A long time ago, one part of the world believed in a government so smart that it could tell who to make what and when, so that everything could be directed from the top down. This approach worked well for a while, but soon, the diversity and volume of goods became too complex for the government to manage while keeping its denizens happy.
Then, in 1776, a Scot named Adam Smith wrote a book. Its main idea: “Let’s set a few simple rules and have the people work it out for themselves.” Supply. Demand. Price. People loved the idea so much, they used it to build entirely new nations.
One of our favorite software execs, Tony Stark, said it best: “That’s how America does it, and it’s worked out pretty well so far.”
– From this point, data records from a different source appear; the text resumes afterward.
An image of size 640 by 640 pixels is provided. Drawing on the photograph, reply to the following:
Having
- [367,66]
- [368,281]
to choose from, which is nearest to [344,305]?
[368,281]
Problem is, IT Operations has spent the last few decades following the old command-and-control model: give us more and more data (even better, “Big Data”) and we’ll make sure to tell the trains where to run, when, and keep them on time.
Except we’ve reached a point where managing the data center is beyond human scale. Luckily, we’ve taken a page from Adam Smith.
The world’s most sophisticated fighter jets are designed to fly aeronautically unstable in order to increase agility, and thus need a software-based control system. So too does the modern, agile, virtualized datacenter require Software-Driven Control with the right approach to assure performance while sweating its infrastructure to its theoretical limit.
That approach is as American as apple pie: the market.
Rather than use IT Operations’ traditional command-and-control approach, VMTurbo teaches your VMs and other data center entities the basic rules of economics – supply and demand, really – gives them real-time information, and then, just like the good old American economy, lets the VMs work it out for themselves.